Gli avventurieri canadesi.

Per cinque giorni lo Sparviero battè l’oceano, spingendosi fino ai banchi di Terranuova, già gremiti di navi venute dai porti della Francia, dell’Inghilterra, della Norvegia e dell’America per dare una caccia spietata alle sterminate legioni di merluzzi e dei cappellani e ridiscendendo poscia lungo le coste della Nuova Scozia per fare, di notte, qualche punta fino al capo Cod.

Parecchie navi, scorgendo la terribile macchina volante, si erano affrettate a rifugiarsi nei porti e a interrompere la loro navigazione, per paura di dover subire la medesima sorte toccata ai transatlantici della Compagnia Teriosky, spargendo dovunque l’allarme.

Due torpediniere inglesi, uscite da Halifax, avevano tentato di dare ripetutamente la caccia allo Sparviero, sparandogli contro parecchie cannonate, ma sprecando inutilmente palle e polvere.

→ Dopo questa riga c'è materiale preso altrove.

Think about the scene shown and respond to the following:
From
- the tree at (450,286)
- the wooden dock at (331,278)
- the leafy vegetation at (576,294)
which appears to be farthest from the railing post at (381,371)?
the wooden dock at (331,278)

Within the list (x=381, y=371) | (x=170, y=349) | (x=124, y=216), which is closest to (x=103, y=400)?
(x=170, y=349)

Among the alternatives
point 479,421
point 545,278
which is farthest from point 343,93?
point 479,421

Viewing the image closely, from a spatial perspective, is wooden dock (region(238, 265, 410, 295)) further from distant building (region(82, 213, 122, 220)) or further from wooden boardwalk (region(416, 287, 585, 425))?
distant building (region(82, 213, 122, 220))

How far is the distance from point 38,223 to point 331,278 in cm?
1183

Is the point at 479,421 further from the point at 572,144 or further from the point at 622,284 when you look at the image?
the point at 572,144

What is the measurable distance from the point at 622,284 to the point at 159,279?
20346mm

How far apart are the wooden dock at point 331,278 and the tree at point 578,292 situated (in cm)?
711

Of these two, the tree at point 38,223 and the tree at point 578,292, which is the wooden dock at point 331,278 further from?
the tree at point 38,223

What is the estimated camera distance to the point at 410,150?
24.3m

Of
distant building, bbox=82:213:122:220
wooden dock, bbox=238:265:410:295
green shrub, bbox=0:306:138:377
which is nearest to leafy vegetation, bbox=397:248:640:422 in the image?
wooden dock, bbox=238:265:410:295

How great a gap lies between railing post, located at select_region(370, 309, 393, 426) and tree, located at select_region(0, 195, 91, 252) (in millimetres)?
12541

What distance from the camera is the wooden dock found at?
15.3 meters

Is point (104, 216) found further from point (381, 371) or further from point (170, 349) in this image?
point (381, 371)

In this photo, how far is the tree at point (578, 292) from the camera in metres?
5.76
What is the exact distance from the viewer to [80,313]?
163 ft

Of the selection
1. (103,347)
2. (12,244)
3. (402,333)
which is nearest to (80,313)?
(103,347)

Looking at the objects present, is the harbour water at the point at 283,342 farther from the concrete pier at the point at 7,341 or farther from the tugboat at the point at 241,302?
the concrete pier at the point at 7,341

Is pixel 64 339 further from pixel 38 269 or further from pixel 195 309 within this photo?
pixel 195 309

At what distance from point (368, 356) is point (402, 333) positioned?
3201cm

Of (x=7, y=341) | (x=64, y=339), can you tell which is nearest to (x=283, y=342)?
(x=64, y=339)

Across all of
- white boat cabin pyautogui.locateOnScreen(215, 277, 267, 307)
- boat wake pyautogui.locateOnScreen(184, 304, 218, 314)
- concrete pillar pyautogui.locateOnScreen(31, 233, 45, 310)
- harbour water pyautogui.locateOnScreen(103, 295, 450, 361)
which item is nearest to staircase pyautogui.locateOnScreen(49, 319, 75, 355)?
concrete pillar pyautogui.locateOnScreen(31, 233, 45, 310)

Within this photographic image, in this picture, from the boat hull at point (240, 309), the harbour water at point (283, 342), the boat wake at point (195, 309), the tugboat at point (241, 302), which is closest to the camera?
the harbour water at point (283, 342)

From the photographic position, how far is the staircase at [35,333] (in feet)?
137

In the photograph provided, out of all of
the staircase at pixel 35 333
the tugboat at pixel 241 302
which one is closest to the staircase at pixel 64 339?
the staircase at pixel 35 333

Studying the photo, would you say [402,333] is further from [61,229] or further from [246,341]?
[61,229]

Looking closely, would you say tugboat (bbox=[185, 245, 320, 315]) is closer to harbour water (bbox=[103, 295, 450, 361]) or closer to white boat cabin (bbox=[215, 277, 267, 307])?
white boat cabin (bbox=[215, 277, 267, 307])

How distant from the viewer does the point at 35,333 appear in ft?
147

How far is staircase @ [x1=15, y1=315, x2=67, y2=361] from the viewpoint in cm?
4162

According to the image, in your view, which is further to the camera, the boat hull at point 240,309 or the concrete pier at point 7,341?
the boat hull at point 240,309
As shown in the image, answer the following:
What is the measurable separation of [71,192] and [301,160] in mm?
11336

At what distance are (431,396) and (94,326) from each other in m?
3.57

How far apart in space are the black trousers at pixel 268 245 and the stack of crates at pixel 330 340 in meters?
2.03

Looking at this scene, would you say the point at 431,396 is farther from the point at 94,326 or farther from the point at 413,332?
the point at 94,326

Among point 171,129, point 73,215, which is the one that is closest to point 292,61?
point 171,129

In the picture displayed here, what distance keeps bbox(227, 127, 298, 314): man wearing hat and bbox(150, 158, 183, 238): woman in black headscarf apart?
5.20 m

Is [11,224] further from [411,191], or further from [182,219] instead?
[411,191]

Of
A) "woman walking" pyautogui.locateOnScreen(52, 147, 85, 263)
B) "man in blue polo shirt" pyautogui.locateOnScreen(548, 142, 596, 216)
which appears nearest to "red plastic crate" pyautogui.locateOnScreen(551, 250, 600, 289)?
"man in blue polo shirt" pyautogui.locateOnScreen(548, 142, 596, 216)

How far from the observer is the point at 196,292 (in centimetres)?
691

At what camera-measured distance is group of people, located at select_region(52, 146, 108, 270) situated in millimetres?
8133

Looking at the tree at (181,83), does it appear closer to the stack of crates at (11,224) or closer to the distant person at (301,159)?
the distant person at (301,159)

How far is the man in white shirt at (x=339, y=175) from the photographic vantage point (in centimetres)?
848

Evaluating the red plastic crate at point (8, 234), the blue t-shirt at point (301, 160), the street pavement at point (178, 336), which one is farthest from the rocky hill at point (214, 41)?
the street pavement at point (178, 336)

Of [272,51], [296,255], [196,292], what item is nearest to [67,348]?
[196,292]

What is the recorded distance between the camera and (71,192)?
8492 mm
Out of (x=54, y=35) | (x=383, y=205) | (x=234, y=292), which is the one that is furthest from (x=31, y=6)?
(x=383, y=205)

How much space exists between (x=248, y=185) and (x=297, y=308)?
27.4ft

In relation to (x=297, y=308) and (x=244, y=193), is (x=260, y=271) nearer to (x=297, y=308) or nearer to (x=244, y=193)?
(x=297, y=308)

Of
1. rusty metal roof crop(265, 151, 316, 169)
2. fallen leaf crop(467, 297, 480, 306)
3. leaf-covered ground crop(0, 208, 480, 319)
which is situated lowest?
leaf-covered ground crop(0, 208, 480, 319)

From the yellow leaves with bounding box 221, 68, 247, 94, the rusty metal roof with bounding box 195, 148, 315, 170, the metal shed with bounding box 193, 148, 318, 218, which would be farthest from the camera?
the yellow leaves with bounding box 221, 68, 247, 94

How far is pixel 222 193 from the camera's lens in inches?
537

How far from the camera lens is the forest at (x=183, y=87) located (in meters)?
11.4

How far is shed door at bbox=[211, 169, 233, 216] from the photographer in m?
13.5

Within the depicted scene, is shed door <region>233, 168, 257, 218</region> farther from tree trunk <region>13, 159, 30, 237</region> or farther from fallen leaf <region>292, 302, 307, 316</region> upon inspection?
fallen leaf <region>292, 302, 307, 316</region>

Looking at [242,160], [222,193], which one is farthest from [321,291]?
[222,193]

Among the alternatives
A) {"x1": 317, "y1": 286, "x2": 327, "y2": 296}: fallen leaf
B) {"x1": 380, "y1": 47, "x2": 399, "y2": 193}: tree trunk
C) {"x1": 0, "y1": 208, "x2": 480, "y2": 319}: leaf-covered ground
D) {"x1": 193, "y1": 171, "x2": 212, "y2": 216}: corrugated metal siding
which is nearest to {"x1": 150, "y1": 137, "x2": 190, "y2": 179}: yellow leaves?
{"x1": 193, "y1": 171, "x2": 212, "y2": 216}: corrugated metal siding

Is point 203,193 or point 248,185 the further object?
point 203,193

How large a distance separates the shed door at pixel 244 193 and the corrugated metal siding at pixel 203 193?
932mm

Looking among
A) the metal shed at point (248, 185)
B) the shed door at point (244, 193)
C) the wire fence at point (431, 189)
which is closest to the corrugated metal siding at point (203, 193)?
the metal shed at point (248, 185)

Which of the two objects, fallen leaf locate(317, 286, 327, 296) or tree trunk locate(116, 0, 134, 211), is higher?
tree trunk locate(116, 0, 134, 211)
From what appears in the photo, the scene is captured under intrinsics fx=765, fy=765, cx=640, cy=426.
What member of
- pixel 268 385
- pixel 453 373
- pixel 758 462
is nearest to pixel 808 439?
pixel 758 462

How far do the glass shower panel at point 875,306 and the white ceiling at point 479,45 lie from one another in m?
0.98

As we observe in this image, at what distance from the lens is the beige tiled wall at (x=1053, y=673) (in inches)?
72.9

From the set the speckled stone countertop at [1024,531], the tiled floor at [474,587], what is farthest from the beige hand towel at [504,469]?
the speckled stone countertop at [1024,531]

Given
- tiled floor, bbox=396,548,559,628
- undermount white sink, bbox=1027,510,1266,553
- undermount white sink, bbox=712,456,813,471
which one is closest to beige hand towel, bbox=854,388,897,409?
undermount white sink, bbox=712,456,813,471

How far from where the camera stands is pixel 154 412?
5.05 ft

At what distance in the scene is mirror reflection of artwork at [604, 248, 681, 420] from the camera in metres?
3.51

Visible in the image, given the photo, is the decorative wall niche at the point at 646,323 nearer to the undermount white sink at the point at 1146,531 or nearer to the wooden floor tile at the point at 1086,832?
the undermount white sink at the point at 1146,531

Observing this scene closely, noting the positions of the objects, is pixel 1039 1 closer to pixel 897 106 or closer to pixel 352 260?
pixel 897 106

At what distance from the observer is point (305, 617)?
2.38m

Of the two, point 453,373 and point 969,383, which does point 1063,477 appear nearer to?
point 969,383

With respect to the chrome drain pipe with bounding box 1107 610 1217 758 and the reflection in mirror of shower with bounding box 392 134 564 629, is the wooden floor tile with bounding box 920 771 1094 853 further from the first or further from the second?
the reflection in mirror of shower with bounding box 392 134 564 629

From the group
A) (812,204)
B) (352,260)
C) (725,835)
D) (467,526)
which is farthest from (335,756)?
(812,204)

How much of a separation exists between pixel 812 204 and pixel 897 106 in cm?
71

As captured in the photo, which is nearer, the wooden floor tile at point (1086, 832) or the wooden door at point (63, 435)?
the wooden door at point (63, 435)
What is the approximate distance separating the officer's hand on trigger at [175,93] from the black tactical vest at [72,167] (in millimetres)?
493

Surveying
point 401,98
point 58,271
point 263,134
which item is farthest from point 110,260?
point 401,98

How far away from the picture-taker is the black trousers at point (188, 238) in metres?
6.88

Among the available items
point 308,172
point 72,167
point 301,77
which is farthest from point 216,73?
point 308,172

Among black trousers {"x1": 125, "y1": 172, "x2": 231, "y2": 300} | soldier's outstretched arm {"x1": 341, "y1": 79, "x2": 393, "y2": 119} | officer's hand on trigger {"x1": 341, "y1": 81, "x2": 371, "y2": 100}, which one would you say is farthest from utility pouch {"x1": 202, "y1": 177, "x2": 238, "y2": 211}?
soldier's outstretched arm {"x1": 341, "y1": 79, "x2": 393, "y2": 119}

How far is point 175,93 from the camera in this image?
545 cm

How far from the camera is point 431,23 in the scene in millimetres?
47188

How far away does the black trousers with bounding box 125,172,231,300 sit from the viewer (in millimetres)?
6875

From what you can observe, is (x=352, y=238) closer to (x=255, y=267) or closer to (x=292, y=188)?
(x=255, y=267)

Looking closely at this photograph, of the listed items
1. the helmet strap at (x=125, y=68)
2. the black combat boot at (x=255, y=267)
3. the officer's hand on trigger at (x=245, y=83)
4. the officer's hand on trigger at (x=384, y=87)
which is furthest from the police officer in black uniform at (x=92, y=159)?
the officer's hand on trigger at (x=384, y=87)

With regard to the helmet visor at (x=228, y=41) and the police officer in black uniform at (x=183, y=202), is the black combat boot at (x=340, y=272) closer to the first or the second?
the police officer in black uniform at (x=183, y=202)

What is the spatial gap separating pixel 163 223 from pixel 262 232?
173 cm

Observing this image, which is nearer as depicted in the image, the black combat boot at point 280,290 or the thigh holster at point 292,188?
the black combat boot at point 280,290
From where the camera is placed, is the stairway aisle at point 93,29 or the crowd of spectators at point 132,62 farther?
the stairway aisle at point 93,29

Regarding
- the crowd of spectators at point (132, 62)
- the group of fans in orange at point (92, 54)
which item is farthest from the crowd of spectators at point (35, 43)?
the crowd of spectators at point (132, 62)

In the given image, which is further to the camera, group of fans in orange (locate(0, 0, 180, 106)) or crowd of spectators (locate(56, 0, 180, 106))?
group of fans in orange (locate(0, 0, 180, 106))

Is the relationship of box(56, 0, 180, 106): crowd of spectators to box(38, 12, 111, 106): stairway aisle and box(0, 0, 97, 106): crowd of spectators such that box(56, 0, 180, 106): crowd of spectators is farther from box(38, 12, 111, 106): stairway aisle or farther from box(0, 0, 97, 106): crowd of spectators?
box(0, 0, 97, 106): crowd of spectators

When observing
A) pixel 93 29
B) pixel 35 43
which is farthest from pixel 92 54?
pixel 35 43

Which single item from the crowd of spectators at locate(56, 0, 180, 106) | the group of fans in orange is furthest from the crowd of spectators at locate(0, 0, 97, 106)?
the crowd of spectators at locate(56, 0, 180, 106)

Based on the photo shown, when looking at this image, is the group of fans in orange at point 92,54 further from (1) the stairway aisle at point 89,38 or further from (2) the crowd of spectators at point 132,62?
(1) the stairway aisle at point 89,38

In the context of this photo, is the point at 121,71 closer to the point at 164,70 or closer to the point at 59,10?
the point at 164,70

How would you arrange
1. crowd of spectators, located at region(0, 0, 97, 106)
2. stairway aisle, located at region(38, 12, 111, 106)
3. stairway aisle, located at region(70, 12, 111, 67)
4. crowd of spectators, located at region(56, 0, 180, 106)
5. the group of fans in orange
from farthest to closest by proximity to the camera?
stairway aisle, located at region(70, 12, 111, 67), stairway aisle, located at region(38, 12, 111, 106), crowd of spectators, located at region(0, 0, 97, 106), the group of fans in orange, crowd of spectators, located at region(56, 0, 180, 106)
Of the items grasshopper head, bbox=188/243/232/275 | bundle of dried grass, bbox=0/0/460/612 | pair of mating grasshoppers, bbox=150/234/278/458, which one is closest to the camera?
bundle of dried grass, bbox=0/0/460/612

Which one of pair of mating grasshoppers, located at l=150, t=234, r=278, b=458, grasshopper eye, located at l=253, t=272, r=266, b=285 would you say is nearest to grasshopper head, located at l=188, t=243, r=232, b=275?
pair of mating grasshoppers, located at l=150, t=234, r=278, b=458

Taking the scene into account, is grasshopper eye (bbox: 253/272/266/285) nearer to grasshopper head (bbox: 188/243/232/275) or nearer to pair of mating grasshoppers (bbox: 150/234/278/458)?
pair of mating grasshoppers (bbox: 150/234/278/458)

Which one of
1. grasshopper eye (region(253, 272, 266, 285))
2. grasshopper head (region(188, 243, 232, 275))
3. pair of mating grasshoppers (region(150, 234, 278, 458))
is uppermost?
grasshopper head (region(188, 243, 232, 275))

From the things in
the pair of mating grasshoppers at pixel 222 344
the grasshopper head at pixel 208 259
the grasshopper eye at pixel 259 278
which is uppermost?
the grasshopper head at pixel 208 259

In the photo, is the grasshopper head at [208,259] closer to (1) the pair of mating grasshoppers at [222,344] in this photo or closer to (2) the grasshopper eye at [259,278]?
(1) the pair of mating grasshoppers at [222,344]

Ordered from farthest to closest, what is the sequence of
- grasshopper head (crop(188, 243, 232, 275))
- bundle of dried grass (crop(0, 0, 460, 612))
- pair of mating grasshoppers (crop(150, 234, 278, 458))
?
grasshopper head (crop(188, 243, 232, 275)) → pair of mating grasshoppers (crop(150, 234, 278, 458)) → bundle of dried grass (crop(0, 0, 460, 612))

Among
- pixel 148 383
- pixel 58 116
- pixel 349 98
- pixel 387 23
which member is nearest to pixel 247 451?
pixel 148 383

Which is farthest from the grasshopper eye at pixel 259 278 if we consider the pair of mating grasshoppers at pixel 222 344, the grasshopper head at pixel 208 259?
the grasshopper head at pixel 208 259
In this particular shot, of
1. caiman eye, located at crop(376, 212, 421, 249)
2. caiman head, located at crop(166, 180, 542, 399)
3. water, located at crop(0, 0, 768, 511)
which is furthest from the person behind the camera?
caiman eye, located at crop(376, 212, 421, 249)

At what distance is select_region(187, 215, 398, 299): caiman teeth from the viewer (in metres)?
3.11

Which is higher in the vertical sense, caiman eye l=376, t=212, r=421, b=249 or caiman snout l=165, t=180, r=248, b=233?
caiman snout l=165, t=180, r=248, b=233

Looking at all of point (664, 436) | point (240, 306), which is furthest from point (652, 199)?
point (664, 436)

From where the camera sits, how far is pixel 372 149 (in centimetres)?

La sera del quinto giorno, Liwitz, che si era divertito ad imprimere alla macchina volante degli slanci fulminei per far correre le [p. 319 modifica] torpediniere e spaventare velieri e piroscafi, ricondusse la macchina verso il capo Cod per attendere il segnale che dovevano fare Ranzoff e Boris.

Per timore d’una sorpresa, non vi giunse che verso la mezzanotte lanciando lo Sparviero lungo la spiaggia.

Una viva agitazione si era impadronita di tutti. Specialmente Wassili era diventato nervosissimo.

Non scorgendo nulla, anche in causa delle fitte tenebre che avvolgevano la terra e l’oceano, l’ingegnere, il quale non riusciva più a dominare la propria impazienza, fece accendere un razzo azzurro.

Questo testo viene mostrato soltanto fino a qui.